What is the difference between malware, virus and computer worm?
Every user around the world uses the words malware, virus and worms; There is fear. But today we want to check, to know how they differ from each other and what effect they have on your system?
Today, every computer system that is connected to the Internet is at risk of security threats at any moment, and there are various ways to enter your system, most of all we have to talk about malware, viruses and worms. In this article, we want to take a closer look at them and their differences, so stay with Facet until the end .
The history of viruses dates back to 1971, when viruses were not as dangerous and were actually experiments in the early days of computer technology. In 1971, an engineer named Creeper at BBN Technologies developed a program that could replicate itself.

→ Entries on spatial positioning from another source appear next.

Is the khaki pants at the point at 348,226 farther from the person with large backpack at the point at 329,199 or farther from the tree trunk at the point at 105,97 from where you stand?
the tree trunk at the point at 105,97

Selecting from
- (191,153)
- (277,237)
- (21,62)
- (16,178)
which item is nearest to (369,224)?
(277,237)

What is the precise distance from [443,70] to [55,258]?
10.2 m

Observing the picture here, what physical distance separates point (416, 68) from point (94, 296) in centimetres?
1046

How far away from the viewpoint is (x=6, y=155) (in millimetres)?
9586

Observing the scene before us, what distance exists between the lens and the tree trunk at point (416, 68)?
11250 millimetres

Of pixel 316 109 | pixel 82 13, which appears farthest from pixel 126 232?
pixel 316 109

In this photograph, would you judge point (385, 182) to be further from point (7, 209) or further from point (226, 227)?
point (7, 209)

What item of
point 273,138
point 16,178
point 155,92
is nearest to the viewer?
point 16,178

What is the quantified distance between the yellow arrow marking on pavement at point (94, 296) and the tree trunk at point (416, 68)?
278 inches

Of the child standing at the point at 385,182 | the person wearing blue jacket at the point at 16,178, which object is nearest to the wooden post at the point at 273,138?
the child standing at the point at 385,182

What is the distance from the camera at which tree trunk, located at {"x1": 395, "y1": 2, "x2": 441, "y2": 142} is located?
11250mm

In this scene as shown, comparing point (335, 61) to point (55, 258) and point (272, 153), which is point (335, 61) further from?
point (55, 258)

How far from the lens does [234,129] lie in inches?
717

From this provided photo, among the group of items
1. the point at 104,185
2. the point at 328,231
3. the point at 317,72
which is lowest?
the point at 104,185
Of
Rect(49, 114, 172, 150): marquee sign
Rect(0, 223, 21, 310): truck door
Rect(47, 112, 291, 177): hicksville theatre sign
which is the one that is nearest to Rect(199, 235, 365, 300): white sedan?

This program was developed to move between various DEC PDP-10 machines running the Tenex operating system. At the same time, this engineer could use the ARPANET to transfer between different computers and display the message "I'M CREEPER: CATCH ME IF YOU CAN."
This program is self-replicating and tries to remove itself from the previous computer. Apart from being a bit of a nuisance to computers, the Creeper did not cause any damage to the systems.
Malware has a general definition and we usually consider malware, viruses and worms as different entities, but in the term malware is comprehensive and general. Malware refers to any malicious software designed to harm computers. This means that viruses and worms are considered different categories of malware.
Therefore, we should note that the first viruses were not malware and did not harm the system and were only a kind of experiment. Even the Brain virus of 1986 was not malware, although it was the first virus to spread globally.
You have probably heard the names of some malware because there are different types of them, for example, the names of Trojans, ransomware, spyware, and other such things often reach the phone. In addition to computers, we are also facing various types of malware to attack Android phones.
Now we have to go to viruses and worms. What are the differences between them and which one causes less damage to the system? We will have a look at them later.
Even though malware encompasses a wide range of malicious programs, we tend to think of viruses as a general term. In this regard, we call every piece of malicious software that invades and attacks our computer a virus. But viruses have their own characteristics that make them uniquely dangerous.
One of the main distinguishing factors of viruses is their ability to self-replicate, and this feature is what made Creeper a virus. Like biological viruses, computer viruses need a host to attach to. They get into your system by attaching to files and then find other files to infect.
The virus is activated when the user opens an infected document or executes an infected EXE file. By opening the file, the virus starts its work and goes to other files and documents to infect.
Computer worms are very similar to viruses and can reproduce themselves, however, there are differences between them. Worms are more self-reliant than viruses, that is, unlike viruses, they do not need host files to connect.
When a worm finds its place on a hard disk or SSD memory, it initiates its own copying process. Instead of spreading from one file to another, worms make copies of themselves independently and spread in the system.